_Given data_

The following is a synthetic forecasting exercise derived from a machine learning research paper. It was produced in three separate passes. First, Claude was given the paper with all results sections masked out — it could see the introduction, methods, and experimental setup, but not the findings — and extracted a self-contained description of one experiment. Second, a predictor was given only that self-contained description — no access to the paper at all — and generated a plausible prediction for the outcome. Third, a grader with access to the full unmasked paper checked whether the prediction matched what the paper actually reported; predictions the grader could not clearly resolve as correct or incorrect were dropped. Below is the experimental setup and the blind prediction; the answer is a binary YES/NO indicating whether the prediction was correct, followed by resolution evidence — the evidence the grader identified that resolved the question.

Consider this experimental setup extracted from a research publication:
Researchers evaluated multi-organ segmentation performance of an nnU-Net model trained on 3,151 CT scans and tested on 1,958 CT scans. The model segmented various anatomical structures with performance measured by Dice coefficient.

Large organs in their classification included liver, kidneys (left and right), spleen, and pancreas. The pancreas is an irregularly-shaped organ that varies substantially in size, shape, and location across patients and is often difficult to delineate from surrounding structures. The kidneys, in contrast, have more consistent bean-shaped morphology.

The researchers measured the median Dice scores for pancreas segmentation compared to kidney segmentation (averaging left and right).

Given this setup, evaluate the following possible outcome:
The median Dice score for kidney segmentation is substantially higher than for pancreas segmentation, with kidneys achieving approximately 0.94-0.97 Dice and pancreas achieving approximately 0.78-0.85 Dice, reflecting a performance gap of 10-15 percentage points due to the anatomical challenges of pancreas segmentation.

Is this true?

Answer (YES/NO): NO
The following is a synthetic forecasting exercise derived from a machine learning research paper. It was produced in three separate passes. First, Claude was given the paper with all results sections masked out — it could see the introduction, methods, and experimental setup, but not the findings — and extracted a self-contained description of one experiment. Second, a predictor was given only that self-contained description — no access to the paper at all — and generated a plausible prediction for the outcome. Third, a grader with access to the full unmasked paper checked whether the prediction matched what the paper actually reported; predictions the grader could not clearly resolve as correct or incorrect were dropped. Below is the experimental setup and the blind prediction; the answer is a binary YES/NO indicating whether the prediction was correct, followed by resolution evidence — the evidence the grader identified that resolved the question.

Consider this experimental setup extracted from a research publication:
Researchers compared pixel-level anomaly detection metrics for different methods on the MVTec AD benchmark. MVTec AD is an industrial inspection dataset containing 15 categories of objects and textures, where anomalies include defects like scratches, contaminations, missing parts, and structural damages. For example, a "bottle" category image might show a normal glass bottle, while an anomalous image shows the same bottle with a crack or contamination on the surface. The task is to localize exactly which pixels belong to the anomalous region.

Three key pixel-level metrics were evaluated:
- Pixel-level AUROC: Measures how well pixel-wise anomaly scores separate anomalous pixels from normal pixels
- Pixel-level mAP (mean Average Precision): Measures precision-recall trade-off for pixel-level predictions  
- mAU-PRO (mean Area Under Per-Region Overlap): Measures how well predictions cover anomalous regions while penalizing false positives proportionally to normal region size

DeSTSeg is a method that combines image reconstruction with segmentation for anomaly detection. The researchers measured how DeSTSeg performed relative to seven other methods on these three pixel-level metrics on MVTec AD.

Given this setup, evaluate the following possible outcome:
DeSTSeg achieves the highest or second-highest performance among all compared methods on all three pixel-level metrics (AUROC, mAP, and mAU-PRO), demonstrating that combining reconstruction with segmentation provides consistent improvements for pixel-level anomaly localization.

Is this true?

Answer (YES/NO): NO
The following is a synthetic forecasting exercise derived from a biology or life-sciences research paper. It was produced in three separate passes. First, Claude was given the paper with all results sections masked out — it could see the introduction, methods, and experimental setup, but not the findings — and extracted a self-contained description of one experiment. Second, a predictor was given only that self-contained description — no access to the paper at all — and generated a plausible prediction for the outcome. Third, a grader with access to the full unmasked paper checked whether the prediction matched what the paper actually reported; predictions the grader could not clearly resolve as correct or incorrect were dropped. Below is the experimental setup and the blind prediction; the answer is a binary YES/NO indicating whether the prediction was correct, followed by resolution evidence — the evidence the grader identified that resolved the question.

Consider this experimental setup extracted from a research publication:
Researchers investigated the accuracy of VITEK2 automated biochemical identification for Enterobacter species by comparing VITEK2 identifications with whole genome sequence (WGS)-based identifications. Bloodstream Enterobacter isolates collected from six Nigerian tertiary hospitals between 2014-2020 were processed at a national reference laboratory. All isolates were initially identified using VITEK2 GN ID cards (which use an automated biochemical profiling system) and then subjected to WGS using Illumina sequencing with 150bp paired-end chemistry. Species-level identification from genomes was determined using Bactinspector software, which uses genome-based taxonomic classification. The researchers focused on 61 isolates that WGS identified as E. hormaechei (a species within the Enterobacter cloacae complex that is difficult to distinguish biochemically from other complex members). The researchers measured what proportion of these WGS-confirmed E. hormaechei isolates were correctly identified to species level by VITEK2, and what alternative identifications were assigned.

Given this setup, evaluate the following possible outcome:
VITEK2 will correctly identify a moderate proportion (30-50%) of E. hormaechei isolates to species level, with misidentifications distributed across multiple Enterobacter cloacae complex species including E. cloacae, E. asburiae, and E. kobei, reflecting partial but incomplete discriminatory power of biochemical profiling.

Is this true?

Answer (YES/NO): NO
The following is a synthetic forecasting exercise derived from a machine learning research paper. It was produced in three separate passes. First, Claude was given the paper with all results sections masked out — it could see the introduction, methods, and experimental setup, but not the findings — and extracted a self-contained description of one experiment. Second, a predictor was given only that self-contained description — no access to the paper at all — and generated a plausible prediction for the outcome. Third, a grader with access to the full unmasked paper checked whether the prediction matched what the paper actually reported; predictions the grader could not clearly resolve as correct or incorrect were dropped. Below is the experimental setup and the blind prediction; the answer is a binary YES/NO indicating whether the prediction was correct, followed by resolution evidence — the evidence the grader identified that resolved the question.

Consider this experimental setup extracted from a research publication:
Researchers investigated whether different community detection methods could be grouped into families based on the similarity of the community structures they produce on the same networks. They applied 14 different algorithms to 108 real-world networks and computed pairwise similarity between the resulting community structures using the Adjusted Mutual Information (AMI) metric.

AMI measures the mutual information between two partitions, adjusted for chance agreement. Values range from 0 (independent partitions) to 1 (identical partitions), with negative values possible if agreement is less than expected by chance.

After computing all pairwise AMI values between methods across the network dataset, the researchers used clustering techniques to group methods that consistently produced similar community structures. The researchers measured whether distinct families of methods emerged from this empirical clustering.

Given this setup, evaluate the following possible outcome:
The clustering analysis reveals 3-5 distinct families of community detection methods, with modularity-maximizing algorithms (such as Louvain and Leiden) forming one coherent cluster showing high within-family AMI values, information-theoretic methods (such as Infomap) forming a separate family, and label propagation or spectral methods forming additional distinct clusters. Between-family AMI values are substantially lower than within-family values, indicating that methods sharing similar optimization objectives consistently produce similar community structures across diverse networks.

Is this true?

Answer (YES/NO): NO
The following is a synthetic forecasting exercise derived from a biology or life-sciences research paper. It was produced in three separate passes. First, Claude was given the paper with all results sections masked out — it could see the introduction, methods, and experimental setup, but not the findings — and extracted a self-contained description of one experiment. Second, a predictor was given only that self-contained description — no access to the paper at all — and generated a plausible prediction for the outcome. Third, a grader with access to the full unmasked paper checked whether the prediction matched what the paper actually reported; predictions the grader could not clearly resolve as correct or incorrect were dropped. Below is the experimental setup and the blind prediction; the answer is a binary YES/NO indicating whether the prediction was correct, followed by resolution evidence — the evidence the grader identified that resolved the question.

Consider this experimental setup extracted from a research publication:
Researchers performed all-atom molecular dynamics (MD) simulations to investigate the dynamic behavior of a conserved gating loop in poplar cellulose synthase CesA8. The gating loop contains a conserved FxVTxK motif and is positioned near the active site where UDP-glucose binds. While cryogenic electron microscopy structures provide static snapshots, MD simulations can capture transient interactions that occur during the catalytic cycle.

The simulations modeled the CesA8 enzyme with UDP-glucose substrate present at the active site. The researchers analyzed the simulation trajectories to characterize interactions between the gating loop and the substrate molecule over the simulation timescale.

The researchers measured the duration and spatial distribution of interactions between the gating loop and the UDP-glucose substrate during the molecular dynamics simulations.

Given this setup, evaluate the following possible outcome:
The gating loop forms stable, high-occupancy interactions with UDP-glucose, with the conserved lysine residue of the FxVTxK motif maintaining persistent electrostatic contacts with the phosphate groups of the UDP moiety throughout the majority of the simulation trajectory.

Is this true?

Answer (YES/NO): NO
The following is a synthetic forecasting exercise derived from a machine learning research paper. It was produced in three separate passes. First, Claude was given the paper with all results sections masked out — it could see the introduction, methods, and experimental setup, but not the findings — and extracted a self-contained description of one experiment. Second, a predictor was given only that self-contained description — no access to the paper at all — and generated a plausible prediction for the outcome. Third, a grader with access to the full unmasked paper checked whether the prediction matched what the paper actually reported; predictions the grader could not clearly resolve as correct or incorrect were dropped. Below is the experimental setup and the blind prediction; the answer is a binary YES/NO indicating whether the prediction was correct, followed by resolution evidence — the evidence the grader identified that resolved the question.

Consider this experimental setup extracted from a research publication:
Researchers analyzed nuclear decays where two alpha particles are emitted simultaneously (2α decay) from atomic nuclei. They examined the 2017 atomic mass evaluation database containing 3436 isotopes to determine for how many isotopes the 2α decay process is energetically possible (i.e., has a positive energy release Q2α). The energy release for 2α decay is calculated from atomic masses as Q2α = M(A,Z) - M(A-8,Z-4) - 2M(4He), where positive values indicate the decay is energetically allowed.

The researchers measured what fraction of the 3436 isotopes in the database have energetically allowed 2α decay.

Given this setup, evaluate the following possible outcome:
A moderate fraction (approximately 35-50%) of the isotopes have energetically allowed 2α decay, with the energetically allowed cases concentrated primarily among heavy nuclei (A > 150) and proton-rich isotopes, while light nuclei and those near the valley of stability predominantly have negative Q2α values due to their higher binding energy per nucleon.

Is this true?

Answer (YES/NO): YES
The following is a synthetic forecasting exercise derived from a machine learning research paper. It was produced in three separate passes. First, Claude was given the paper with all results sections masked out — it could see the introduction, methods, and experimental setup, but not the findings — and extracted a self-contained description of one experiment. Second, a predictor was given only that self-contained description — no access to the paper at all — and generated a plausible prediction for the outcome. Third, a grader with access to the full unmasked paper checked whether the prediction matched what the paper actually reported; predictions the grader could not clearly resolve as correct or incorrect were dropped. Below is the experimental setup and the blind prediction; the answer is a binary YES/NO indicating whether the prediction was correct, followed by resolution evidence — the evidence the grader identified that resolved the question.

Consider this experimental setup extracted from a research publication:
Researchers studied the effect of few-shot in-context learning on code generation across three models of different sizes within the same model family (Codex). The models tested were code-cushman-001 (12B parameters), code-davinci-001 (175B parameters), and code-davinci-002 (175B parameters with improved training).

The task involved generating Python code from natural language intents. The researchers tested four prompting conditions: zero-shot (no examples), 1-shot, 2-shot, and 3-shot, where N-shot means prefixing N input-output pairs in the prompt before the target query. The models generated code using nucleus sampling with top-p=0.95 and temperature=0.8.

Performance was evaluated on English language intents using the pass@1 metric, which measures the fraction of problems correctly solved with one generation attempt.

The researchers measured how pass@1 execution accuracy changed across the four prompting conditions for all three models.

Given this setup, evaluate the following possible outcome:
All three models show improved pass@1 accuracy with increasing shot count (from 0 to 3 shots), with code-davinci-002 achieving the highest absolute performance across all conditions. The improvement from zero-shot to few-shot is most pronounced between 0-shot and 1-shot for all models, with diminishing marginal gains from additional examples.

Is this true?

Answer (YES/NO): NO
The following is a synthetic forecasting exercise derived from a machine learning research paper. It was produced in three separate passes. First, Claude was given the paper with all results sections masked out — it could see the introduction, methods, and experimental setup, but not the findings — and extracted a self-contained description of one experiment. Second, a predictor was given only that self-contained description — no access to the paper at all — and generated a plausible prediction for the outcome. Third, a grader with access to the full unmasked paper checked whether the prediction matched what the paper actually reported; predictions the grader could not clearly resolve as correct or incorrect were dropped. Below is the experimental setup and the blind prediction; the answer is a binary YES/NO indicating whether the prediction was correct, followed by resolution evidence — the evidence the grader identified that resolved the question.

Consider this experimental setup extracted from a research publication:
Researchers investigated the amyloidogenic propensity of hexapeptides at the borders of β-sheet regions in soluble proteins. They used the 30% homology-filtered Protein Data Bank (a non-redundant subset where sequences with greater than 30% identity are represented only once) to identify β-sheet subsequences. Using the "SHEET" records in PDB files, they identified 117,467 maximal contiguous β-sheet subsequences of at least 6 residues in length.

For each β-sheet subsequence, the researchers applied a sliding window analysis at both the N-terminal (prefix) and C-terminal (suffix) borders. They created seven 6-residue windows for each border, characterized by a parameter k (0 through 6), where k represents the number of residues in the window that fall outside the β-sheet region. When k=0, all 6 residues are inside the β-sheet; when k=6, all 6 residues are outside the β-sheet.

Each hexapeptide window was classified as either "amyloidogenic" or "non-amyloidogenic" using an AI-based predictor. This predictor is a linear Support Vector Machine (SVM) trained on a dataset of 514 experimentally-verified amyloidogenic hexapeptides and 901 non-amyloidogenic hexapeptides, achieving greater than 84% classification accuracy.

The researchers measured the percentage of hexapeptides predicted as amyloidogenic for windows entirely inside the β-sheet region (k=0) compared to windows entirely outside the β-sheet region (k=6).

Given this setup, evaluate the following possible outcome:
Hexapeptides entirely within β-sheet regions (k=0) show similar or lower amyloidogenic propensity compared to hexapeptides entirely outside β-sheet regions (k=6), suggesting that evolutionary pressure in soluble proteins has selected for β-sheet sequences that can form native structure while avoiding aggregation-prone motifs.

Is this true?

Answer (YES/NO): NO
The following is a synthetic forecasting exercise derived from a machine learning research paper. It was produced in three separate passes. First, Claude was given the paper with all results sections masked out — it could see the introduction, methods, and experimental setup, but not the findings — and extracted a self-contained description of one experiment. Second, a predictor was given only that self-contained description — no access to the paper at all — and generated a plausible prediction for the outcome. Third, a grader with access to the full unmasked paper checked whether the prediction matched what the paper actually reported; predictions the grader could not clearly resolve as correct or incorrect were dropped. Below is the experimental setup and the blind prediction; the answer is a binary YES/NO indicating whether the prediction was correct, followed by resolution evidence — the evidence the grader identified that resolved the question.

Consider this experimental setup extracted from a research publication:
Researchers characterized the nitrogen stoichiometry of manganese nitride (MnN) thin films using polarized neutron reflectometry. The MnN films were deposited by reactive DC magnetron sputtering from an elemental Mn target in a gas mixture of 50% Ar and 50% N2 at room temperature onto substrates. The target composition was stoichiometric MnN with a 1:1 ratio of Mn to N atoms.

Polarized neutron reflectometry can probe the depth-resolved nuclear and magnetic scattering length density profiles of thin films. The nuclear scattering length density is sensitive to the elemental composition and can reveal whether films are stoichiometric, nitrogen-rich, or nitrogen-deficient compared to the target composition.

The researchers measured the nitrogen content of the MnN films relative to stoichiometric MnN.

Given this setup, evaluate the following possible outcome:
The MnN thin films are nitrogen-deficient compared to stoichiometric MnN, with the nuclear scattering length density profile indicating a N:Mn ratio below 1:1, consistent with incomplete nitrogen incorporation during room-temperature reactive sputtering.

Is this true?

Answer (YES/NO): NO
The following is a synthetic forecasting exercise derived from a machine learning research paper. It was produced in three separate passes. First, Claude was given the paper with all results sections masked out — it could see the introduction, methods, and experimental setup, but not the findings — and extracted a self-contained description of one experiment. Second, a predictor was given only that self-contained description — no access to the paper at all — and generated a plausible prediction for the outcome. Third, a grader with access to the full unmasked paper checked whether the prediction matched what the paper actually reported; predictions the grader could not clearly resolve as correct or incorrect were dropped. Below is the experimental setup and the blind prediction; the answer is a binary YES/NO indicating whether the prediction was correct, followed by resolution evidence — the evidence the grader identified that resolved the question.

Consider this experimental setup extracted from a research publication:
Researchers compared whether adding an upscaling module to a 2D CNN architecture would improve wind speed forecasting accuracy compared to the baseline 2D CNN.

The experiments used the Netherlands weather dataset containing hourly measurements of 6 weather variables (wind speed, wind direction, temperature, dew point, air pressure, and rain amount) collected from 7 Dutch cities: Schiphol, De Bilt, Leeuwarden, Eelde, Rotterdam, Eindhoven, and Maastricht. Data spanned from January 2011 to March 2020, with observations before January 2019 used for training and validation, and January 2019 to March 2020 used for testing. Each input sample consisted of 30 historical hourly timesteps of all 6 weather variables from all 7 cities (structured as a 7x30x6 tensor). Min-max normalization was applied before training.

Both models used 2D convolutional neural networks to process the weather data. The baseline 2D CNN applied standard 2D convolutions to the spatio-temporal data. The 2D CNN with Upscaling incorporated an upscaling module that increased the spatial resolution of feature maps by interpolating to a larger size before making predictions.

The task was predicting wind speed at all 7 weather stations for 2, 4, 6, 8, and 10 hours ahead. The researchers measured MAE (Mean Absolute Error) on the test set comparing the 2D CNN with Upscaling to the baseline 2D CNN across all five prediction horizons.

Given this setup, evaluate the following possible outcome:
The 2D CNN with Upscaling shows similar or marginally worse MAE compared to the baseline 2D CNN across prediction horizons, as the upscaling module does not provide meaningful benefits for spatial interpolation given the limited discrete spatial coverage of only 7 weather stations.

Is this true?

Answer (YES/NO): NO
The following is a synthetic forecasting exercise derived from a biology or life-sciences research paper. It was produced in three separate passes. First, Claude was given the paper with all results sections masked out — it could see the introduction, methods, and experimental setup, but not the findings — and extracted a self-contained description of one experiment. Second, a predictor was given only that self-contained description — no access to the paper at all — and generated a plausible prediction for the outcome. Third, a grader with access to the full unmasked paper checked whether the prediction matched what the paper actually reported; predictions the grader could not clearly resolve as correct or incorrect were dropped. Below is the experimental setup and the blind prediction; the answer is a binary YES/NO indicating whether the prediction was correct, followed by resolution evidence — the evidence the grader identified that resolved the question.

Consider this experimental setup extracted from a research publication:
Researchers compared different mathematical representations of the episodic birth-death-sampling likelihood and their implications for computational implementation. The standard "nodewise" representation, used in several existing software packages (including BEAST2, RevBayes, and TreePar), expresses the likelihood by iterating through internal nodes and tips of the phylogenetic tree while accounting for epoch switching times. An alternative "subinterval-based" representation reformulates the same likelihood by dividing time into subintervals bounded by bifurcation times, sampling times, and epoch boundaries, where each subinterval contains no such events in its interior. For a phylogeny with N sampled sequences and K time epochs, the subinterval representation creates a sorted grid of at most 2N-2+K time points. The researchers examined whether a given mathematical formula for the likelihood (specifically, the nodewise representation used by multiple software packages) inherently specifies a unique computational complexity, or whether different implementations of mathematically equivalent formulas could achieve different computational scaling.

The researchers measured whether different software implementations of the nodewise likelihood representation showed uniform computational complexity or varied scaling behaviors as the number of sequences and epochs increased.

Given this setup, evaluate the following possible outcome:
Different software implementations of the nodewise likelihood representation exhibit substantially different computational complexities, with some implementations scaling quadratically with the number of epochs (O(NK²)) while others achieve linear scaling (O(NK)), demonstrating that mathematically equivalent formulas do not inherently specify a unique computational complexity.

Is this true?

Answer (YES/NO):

_Problem_
Which lines in the data above contain "tested"? Show each one.

_Solution to the problem_
Researchers evaluated multi-organ segmentation performance of an nnU-Net model trained on 3,151 CT scans and tested on 1,958 CT scans. The model segmented various anatomical structures with performance measured by Dice coefficient.
Researchers studied the effect of few-shot in-context learning on code generation across three models of different sizes within the same model family (Codex). The models tested were code-cushman-001 (12B parameters), code-davinci-001 (175B parameters), and code-davinci-002 (175B parameters with improved training).
The task involved generating Python code from natural language intents. The researchers tested four prompting conditions: zero-shot (no examples), 1-shot, 2-shot, and 3-shot, where N-shot means prefixing N input-output pairs in the prompt before the target query. The models generated code using nucleus sampling with top-p=0.95 and temperature=0.8.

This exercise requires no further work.